[TASKS]
a. Translate this sentence from the Thomas Dacres biography into Spanish: "He supported the Parliamentary cause in the English Civil War."
b. According to the Thomas Dacres biography, on what date was Dacres knighted?
c. Please list every year in which the Thomas Dacres biography says Dacres was elected or re-elected Member of Parliament for Hertfordshire.
[begin DOCUMENT PASSAGE]
= Thomas Dacres =

English politician

Sir Thomas Dacres (19 October 1587 – December 1668) was an English politician who sat in the House of Commons variously between 1626 and 1660. He supported the Parliamentary cause in the English Civil War.

Dacres was the son of Sir Thomas Dacres of Cheshunt, Hertfordshire and his wife Dorothy Piggott, daughter of Thomas Pigott of Dodershall, Buckinghamshire. He matriculated from St John's College, Cambridge at Easter 1603. He succeeded his father in 1615 and was appointed High Sheriff of Hertfordshire for Aug–Nov 1615 to complete his father's year of shrievalty and knighted on 22 February 1617.

In 1626, Dacres was elected Member of Parliament for Hertfordshire. He was re-elected MP for Hertfordshire in 1628 and sat until 1629 when King Charles decided to rule without parliament for eleven years. In 1641 he was re-elected MP for Hertfordshire in the Long Parliament and sat until 1648 when he was excluded under Pride's Purge. During the civil war he served on various parliamentary commissions.
[end DOCUMENT PASSAGE]
[begin RAW DATA]
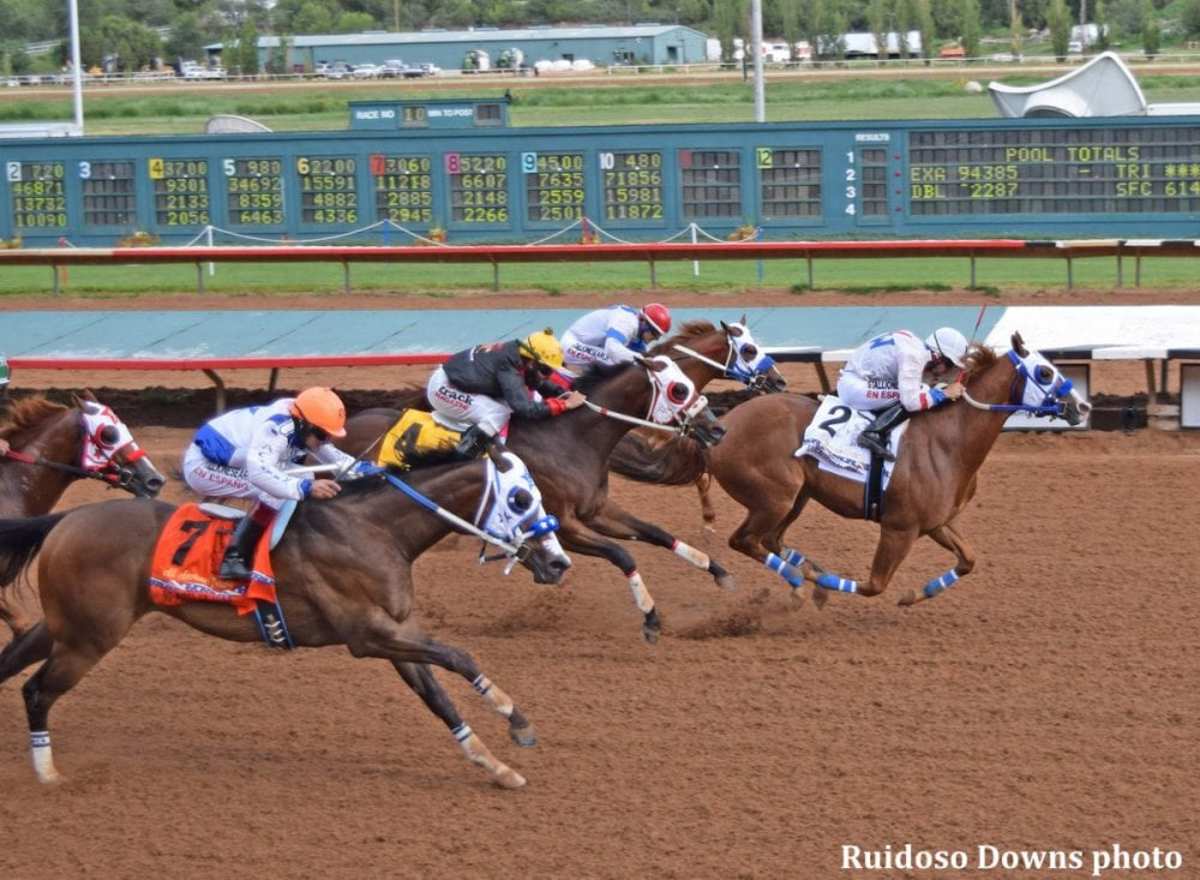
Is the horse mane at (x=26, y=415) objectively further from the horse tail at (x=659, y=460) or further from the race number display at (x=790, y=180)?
the race number display at (x=790, y=180)

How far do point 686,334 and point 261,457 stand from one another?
413 cm

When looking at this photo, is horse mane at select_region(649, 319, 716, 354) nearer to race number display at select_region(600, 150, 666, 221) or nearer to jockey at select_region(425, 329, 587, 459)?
jockey at select_region(425, 329, 587, 459)

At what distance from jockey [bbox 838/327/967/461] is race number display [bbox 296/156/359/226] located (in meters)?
14.2

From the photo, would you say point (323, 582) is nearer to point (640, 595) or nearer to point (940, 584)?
point (640, 595)

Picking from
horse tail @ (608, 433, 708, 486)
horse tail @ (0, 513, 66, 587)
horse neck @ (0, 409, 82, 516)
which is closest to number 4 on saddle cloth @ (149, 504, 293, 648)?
horse tail @ (0, 513, 66, 587)

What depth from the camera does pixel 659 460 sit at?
9.85 meters

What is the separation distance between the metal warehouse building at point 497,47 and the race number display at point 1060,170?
4953cm

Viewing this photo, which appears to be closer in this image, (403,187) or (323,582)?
(323,582)

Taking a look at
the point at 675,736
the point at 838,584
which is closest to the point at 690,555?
the point at 838,584

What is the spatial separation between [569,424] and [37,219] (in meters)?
16.3

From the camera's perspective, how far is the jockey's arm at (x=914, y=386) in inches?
348

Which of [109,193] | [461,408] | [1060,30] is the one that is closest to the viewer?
[461,408]

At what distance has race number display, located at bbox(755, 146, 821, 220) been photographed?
21344 millimetres

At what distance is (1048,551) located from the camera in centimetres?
1031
[end RAW DATA]
[SOLVED PROBLEMS]
a. Apoyó la causa parlamentaria en la guerra civil inglesa.

b. 22 February 1617

c. 1626, 1628, 1641